(PROVIDED DATA Opens)

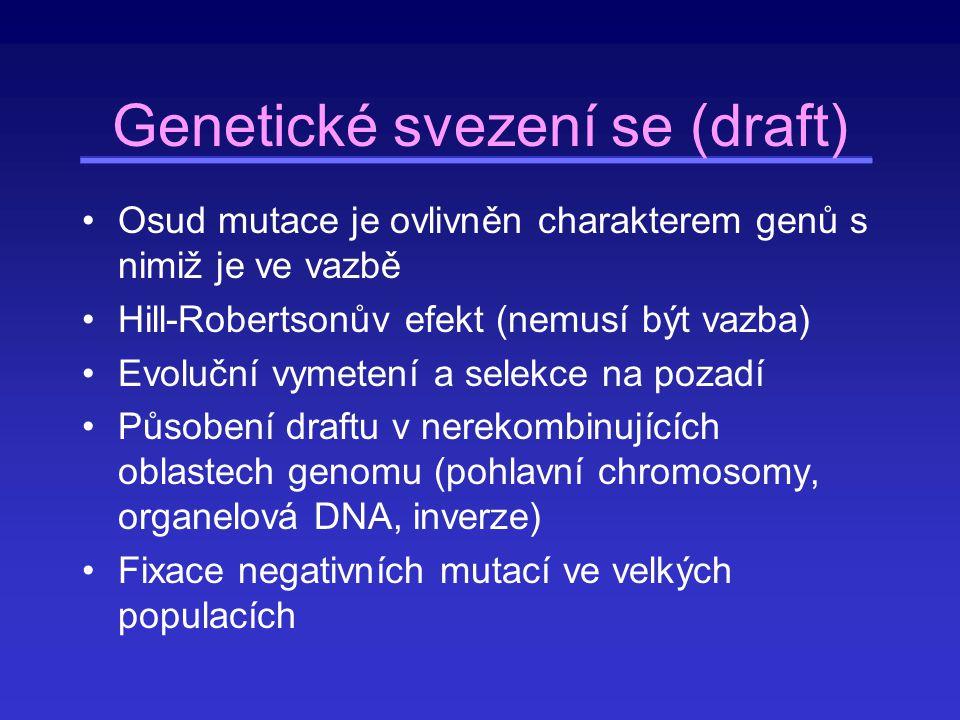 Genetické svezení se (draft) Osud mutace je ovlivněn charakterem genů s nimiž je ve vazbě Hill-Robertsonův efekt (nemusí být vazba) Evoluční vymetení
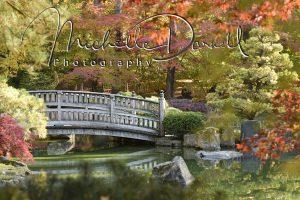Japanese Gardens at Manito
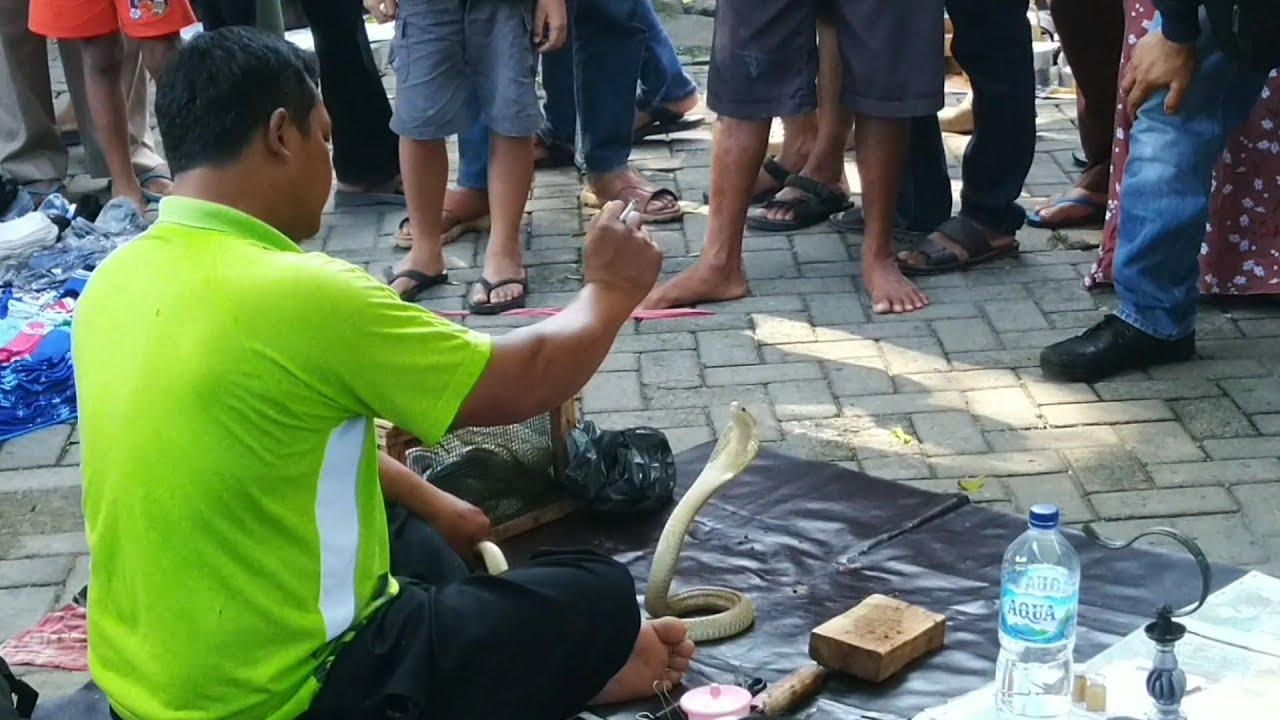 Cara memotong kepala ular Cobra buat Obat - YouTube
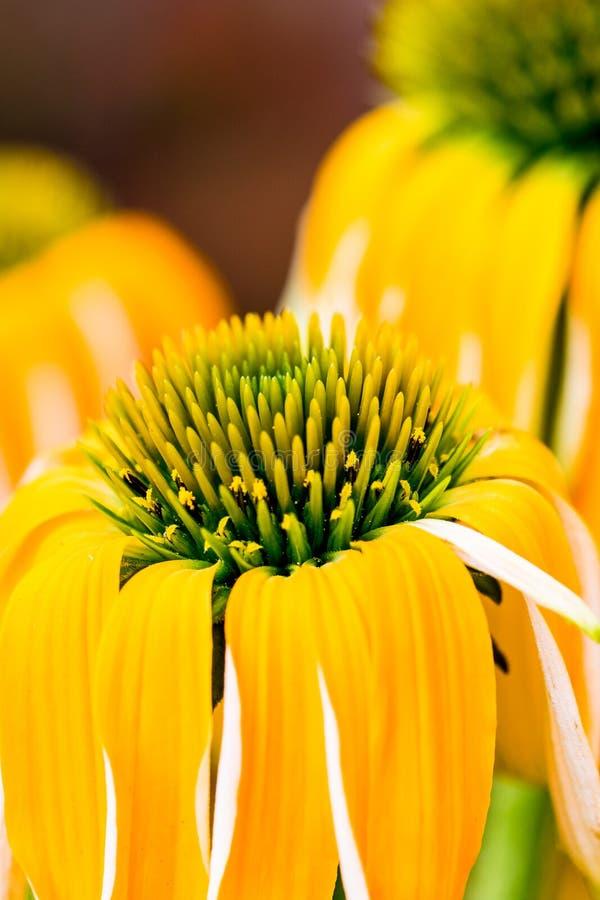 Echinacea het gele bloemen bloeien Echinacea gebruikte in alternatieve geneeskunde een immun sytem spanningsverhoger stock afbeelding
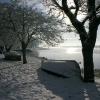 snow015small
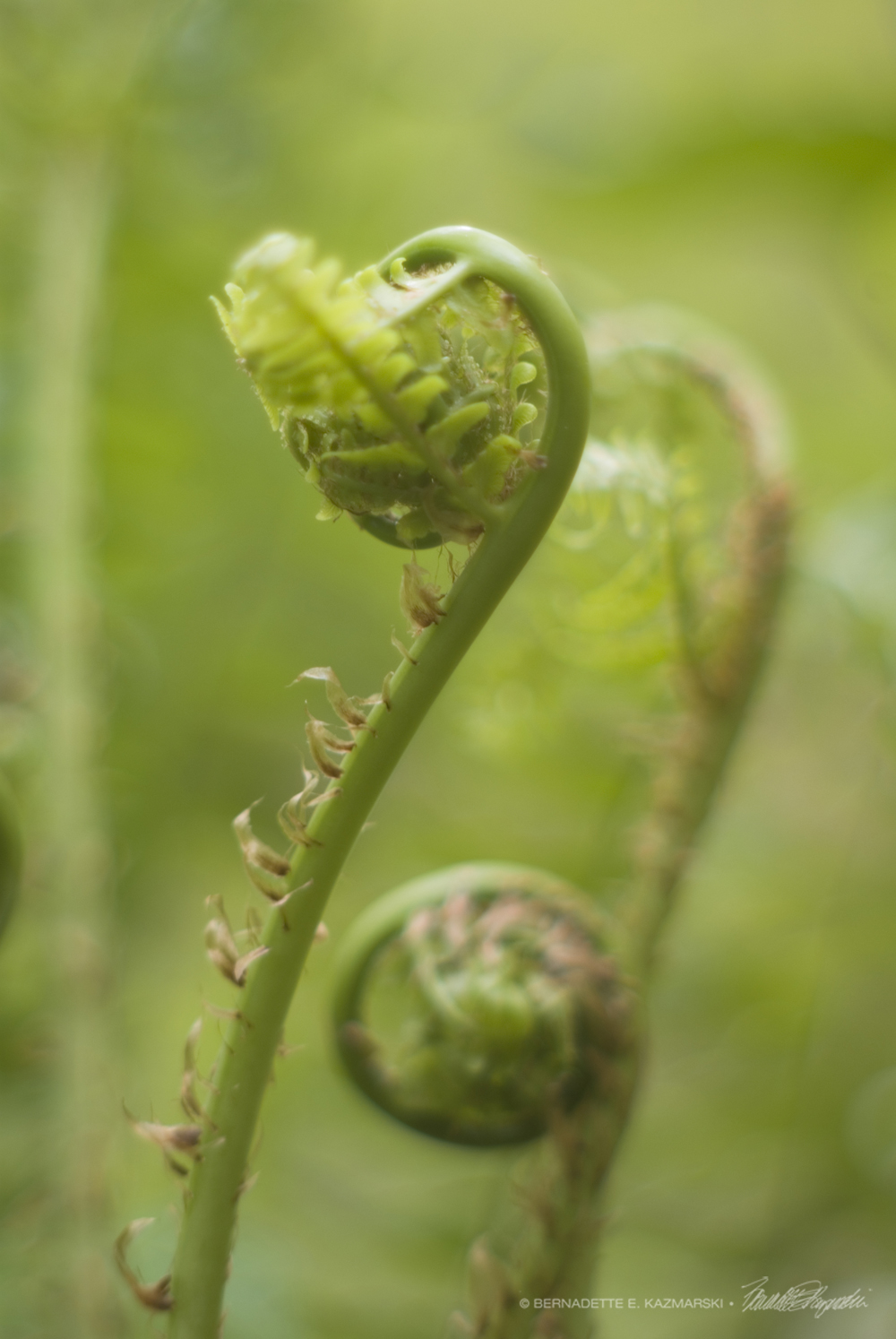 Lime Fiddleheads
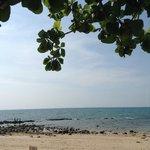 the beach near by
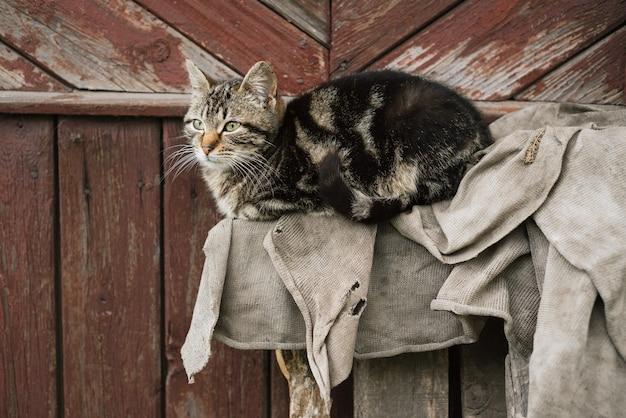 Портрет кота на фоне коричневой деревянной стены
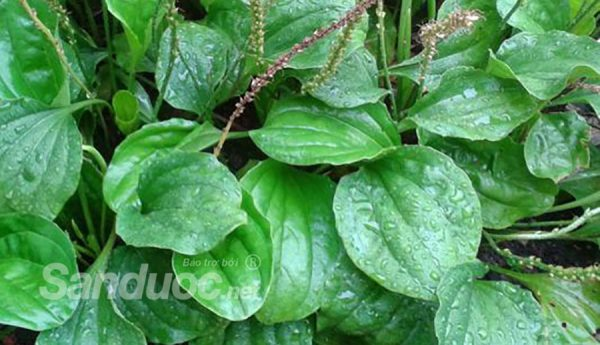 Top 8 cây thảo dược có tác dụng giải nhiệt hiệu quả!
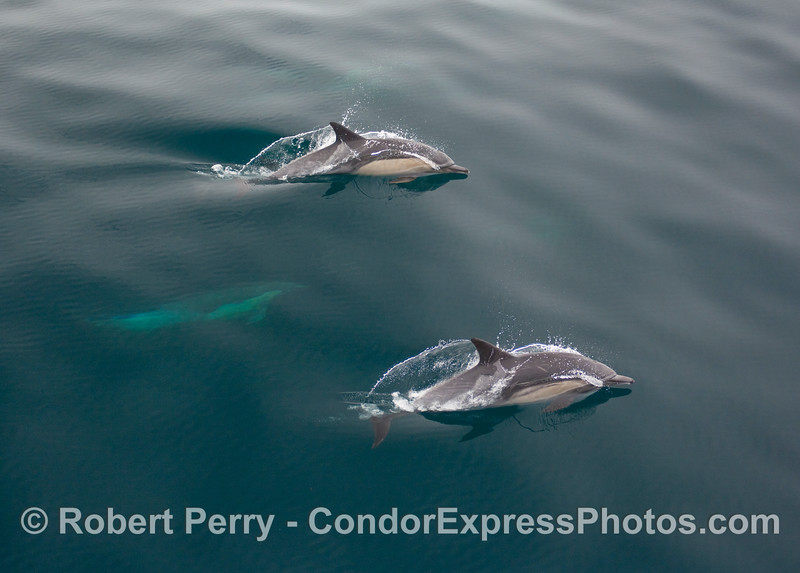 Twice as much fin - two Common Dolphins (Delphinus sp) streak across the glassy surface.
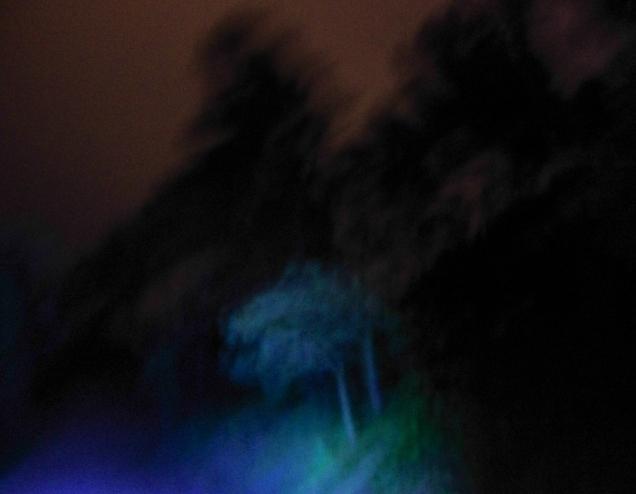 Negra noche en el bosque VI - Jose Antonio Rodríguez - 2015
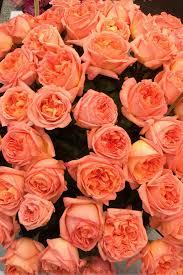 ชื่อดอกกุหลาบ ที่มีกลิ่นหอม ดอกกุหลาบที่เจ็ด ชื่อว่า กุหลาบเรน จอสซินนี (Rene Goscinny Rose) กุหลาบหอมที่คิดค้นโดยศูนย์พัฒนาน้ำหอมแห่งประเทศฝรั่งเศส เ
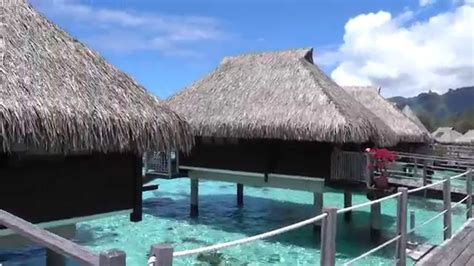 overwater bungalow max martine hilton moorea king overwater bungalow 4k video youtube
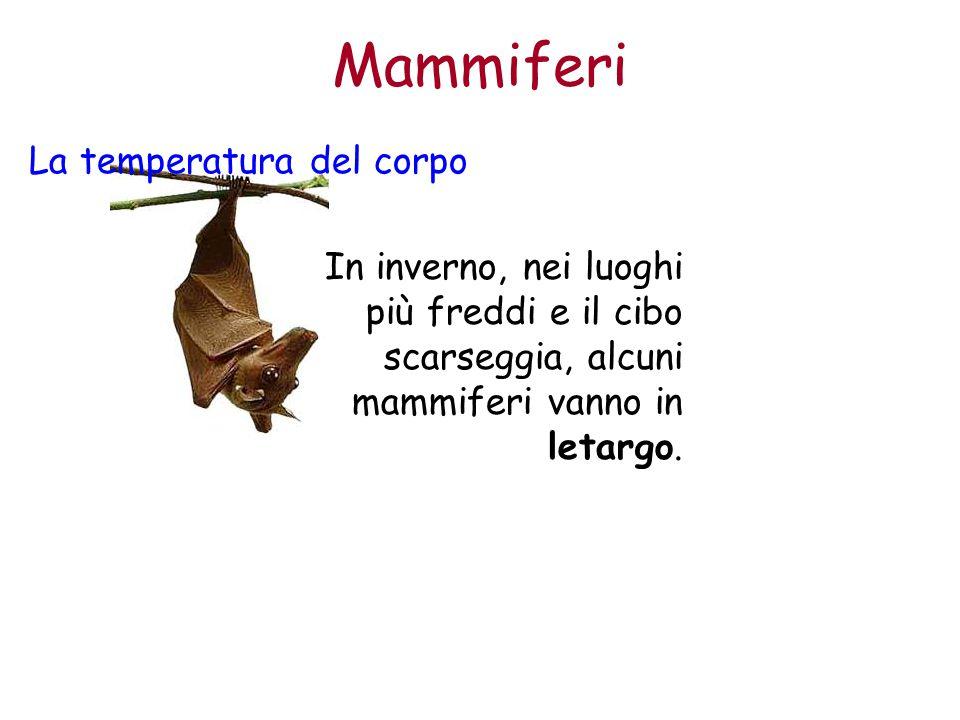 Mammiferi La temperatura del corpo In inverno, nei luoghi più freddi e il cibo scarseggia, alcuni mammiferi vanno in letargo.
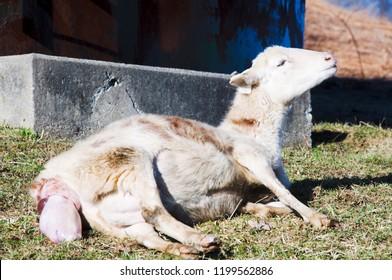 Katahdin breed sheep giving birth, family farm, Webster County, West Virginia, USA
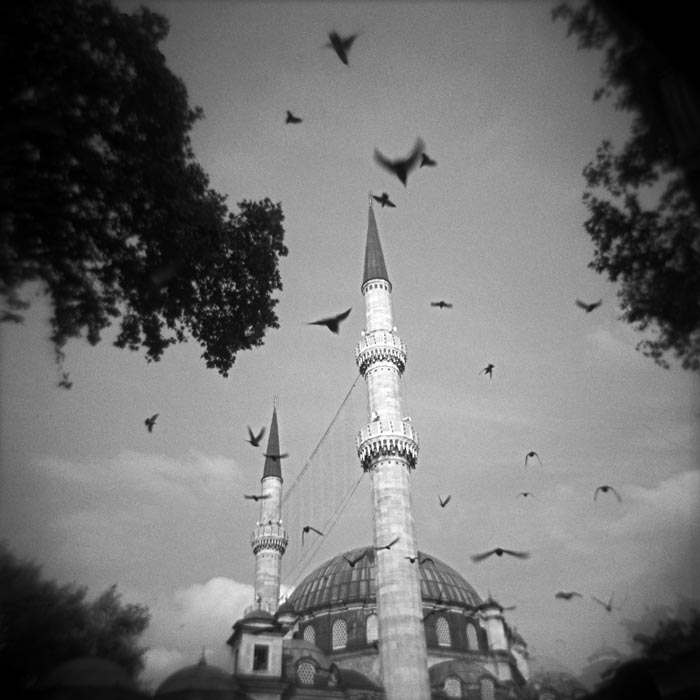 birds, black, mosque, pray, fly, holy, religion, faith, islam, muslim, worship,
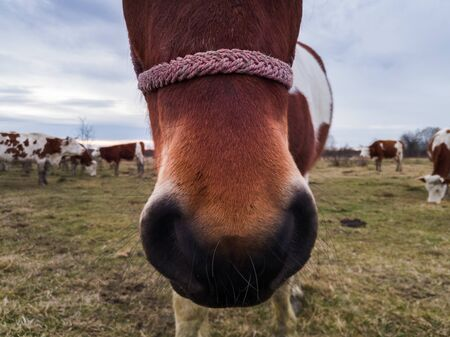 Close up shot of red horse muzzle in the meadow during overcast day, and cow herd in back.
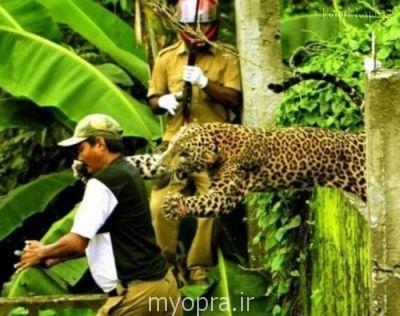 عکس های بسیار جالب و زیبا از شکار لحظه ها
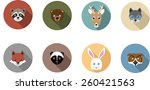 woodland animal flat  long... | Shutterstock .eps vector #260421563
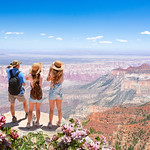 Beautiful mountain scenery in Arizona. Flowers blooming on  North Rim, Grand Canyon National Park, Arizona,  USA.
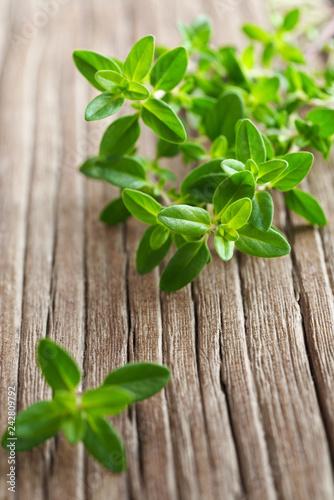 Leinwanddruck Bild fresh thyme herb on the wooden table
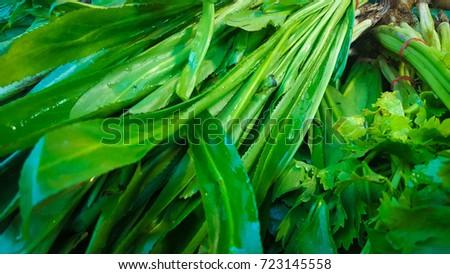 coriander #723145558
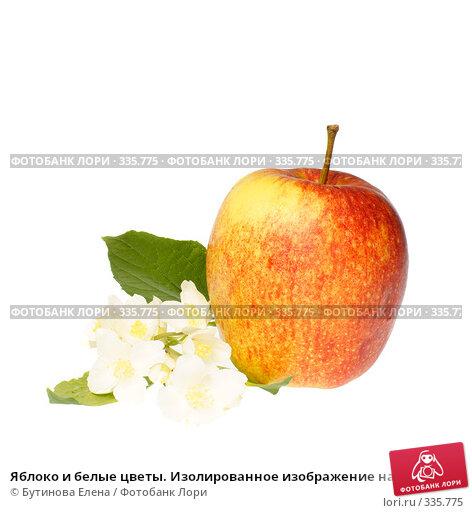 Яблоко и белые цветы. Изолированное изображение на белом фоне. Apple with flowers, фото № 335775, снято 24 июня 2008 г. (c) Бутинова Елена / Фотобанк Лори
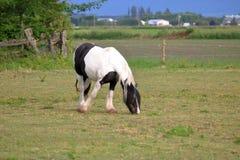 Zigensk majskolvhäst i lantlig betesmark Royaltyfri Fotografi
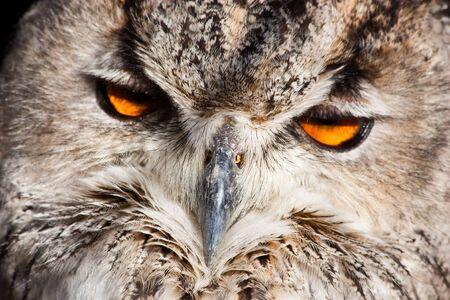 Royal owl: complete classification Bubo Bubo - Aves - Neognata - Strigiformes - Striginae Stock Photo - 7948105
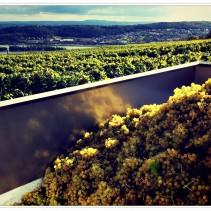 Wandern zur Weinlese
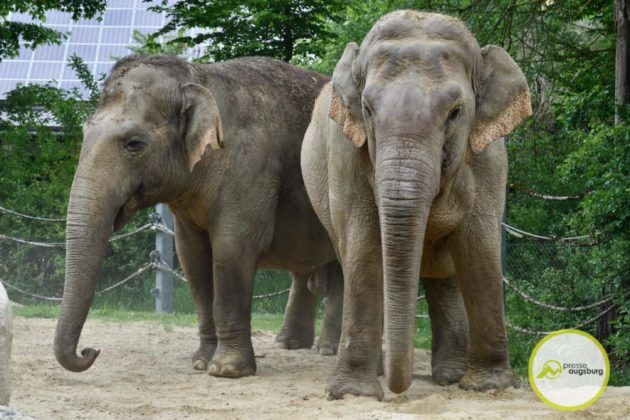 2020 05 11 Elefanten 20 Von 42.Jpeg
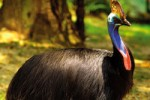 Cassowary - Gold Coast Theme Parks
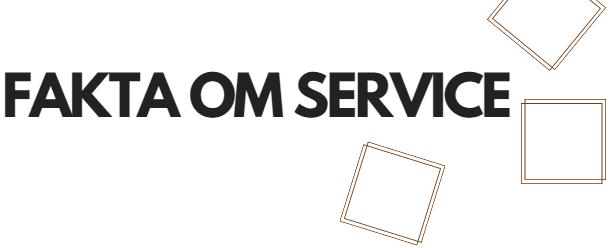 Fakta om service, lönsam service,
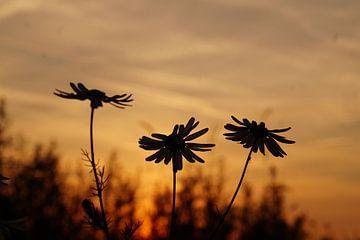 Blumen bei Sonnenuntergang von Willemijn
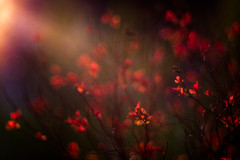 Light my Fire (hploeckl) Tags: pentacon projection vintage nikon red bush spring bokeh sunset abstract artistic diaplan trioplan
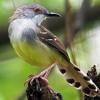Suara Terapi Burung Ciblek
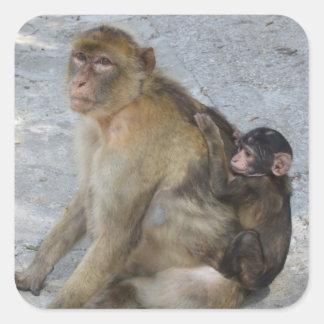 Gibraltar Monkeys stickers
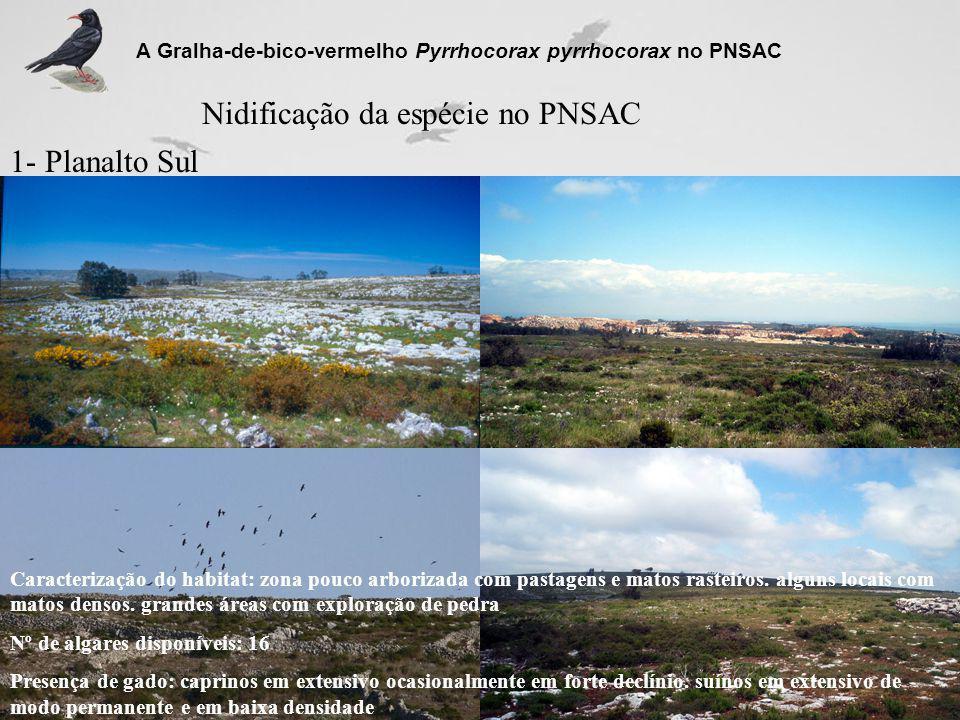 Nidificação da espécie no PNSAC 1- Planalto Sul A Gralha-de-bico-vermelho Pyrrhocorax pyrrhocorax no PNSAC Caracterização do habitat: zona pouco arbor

(PROVIDED DATA Closes)

WHAT IS NEEDED
Return exactly, and only, the lines that run from the line containing "coriander #723145558" to the last line of the entries above, both ends included, with pictures left out.

TASK ANSWER
 coriander #723145558
 Яблоко и белые цветы. Изолированное изображение на белом фоне. Apple with flowers, фото № 335775, снято 24 июня 2008 г. (c) Бутинова Елена / Фотобанк Лори
 Zigensk majskolvhäst i lantlig betesmark Royaltyfri Fotografi
 Royal owl: complete classification Bubo Bubo - Aves - Neognata - Strigiformes - Striginae Stock Photo - 7948105
 Wandern zur Weinlese
 2020 05 11 Elefanten 20 Von 42.Jpeg
 Cassowary - Gold Coast Theme Parks
 Fakta om service, lönsam service,
 Blumen bei Sonnenuntergang von Willemijn
 Light my Fire (hploeckl) Tags: pentacon projection vintage nikon red bush spring bokeh sunset abstract artistic diaplan trioplan
Suara Terapi Burung Ciblek
 Gibraltar Monkeys stickers
 Nidificação da espécie no PNSAC 1- Planalto Sul A Gralha-de-bico-vermelho Pyrrhocorax pyrrhocorax no PNSAC Caracterização do habitat: zona pouco arbor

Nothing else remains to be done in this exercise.